[start]

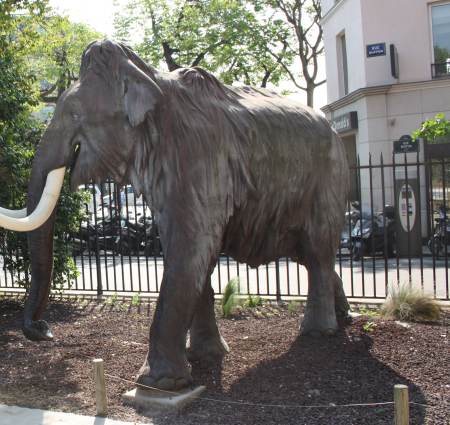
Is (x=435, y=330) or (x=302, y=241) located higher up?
(x=302, y=241)

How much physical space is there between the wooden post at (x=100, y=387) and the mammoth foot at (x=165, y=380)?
0.28 m

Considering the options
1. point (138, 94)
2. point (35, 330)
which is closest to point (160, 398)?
point (35, 330)

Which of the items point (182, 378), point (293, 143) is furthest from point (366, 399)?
point (293, 143)

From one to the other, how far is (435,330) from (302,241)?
163cm

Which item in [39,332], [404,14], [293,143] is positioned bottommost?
[39,332]

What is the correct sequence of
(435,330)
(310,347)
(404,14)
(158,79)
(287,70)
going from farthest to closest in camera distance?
(287,70)
(404,14)
(435,330)
(310,347)
(158,79)

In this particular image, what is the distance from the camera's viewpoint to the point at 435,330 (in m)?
5.77

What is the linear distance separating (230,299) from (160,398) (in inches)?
119

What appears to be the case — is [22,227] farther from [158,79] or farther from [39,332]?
[158,79]

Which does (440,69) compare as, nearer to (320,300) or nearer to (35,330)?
(320,300)

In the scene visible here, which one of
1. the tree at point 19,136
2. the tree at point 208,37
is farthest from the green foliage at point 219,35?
the tree at point 19,136

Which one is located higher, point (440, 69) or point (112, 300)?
point (440, 69)

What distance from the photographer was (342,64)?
739 inches

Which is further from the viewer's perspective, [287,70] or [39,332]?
[287,70]
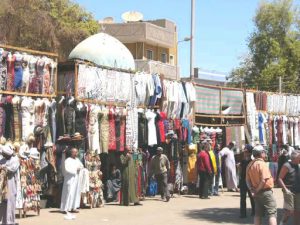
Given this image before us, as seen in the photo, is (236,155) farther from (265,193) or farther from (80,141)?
(265,193)

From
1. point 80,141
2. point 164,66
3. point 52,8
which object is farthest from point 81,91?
point 164,66

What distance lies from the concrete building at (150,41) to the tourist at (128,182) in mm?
21082

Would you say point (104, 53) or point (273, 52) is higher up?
point (273, 52)

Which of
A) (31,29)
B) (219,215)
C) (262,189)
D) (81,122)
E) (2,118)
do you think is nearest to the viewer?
(262,189)

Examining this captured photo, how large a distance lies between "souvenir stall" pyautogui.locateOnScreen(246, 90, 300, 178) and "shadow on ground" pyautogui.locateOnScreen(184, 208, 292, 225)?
6.83 m

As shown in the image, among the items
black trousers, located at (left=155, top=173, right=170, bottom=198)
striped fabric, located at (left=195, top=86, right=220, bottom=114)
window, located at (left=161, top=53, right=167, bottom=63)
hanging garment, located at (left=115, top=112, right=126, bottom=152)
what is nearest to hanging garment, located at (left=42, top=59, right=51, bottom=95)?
hanging garment, located at (left=115, top=112, right=126, bottom=152)

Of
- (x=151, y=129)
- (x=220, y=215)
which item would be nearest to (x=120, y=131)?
(x=151, y=129)

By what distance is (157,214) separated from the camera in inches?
530

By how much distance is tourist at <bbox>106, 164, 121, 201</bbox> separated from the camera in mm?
15577

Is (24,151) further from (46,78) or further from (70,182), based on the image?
(46,78)

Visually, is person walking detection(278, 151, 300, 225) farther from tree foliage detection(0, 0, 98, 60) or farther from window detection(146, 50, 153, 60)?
window detection(146, 50, 153, 60)

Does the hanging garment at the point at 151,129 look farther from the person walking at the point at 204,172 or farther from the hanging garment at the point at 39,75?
the hanging garment at the point at 39,75

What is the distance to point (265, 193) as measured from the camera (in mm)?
9359

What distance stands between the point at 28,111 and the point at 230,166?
8197 mm
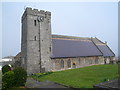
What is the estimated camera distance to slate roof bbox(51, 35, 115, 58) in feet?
84.3

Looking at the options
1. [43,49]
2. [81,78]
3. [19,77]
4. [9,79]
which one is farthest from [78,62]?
[9,79]

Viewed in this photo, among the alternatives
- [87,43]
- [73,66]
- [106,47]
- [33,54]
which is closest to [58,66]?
[73,66]

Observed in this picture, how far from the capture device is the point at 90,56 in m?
31.1

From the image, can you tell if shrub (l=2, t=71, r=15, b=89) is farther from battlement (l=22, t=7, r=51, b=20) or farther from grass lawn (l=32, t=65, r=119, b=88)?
battlement (l=22, t=7, r=51, b=20)

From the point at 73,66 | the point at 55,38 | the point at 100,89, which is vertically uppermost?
the point at 55,38

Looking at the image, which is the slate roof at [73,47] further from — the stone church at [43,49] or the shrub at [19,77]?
the shrub at [19,77]

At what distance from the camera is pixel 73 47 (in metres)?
29.6

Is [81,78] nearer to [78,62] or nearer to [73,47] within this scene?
[78,62]

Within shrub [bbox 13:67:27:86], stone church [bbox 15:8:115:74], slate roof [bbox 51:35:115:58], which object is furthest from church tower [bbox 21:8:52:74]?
shrub [bbox 13:67:27:86]

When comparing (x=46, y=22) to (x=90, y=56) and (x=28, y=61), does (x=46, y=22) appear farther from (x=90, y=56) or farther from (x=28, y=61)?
(x=90, y=56)

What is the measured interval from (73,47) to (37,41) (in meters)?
11.5

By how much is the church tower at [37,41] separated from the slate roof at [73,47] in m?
2.49

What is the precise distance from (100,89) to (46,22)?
62.0 ft

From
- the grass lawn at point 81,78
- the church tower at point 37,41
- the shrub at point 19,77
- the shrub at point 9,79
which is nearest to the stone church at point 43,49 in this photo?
the church tower at point 37,41
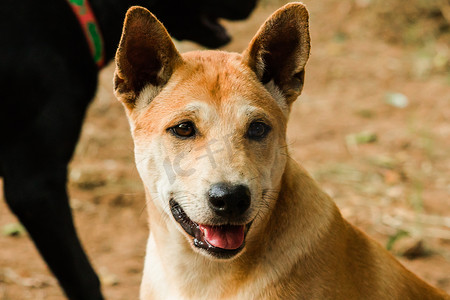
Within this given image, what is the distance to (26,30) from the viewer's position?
3701 mm

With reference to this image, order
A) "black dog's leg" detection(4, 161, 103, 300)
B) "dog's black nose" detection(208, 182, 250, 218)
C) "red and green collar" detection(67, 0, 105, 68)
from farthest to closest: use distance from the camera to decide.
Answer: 1. "red and green collar" detection(67, 0, 105, 68)
2. "black dog's leg" detection(4, 161, 103, 300)
3. "dog's black nose" detection(208, 182, 250, 218)

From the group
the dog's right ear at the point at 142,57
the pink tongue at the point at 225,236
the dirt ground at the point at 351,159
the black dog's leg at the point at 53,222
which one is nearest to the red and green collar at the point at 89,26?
the black dog's leg at the point at 53,222

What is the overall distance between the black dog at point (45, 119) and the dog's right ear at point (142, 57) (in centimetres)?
97

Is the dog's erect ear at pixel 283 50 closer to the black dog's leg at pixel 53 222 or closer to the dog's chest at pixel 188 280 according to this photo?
the dog's chest at pixel 188 280

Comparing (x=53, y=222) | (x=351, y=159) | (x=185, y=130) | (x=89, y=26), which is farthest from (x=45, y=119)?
(x=351, y=159)

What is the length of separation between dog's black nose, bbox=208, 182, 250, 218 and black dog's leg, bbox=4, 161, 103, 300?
1567mm

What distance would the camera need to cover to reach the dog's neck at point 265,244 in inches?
105

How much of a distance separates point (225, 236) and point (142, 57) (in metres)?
0.95

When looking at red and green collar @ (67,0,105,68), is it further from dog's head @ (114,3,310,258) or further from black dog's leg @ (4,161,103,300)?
dog's head @ (114,3,310,258)

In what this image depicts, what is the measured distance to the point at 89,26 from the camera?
394 centimetres

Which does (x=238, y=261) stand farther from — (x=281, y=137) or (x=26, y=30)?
(x=26, y=30)

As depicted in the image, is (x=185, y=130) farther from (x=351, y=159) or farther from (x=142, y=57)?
(x=351, y=159)

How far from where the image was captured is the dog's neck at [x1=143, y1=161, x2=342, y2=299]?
2.66 m

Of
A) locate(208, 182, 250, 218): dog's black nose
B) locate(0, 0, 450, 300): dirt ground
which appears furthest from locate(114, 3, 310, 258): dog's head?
locate(0, 0, 450, 300): dirt ground
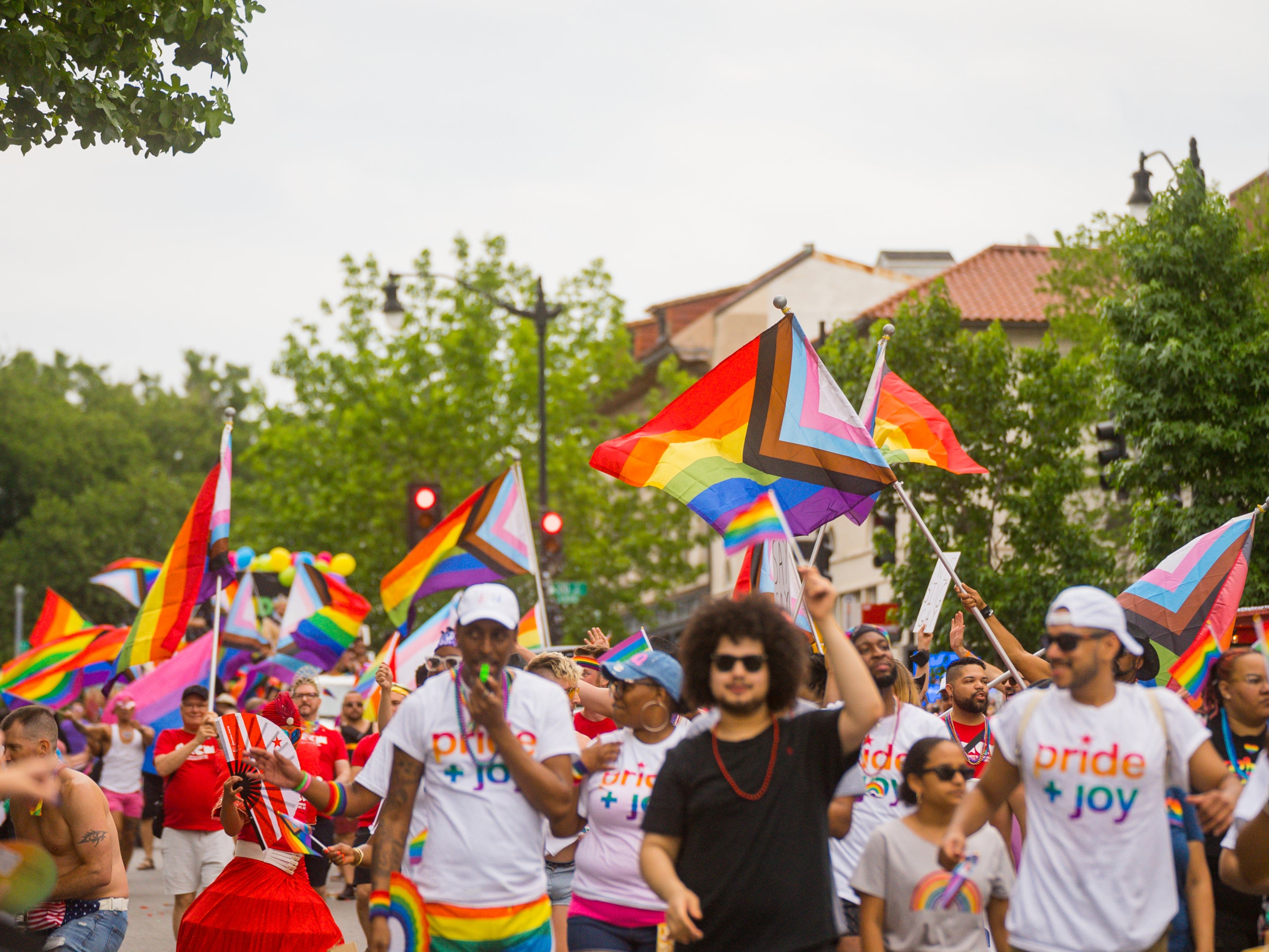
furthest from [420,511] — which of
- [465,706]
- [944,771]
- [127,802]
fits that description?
[944,771]

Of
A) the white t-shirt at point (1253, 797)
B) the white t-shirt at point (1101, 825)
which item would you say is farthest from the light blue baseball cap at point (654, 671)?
the white t-shirt at point (1253, 797)

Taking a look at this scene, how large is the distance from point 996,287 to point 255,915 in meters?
34.8


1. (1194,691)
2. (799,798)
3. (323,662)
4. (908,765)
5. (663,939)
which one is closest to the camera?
(799,798)

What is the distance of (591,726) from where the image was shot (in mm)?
9297

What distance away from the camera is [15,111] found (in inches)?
370

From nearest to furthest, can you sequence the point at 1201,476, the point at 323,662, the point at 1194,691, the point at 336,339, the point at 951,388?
the point at 1194,691
the point at 323,662
the point at 1201,476
the point at 951,388
the point at 336,339

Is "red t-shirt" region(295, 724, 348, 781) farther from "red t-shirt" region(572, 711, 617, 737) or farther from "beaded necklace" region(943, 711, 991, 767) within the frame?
"beaded necklace" region(943, 711, 991, 767)

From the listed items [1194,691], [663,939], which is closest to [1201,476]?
[1194,691]

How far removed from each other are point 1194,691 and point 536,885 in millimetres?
4886

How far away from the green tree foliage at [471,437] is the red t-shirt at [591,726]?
22.3 meters

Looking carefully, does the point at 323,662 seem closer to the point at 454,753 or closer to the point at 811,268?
the point at 454,753

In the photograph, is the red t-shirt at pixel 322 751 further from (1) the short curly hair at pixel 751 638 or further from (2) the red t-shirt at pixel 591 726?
(1) the short curly hair at pixel 751 638

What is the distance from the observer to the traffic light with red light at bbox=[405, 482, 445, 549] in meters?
18.0

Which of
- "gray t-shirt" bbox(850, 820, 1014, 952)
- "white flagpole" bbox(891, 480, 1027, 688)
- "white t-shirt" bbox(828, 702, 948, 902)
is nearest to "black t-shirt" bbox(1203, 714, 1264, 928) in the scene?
"white t-shirt" bbox(828, 702, 948, 902)
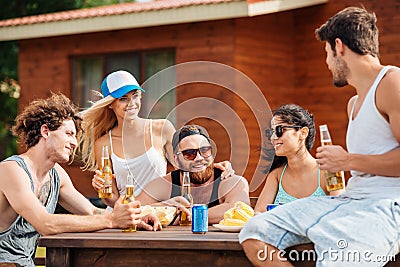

[end]

→ **DIRECTIONS**:
Which lines in the entries above contain the word "other"? Report each of those lines in full.

→ **ANSWER TO THIS TASK**:
From one to the other, how far is (435,330) from (302,241)?
How far removed from each other are point 1194,691 and point 536,885 in millimetres?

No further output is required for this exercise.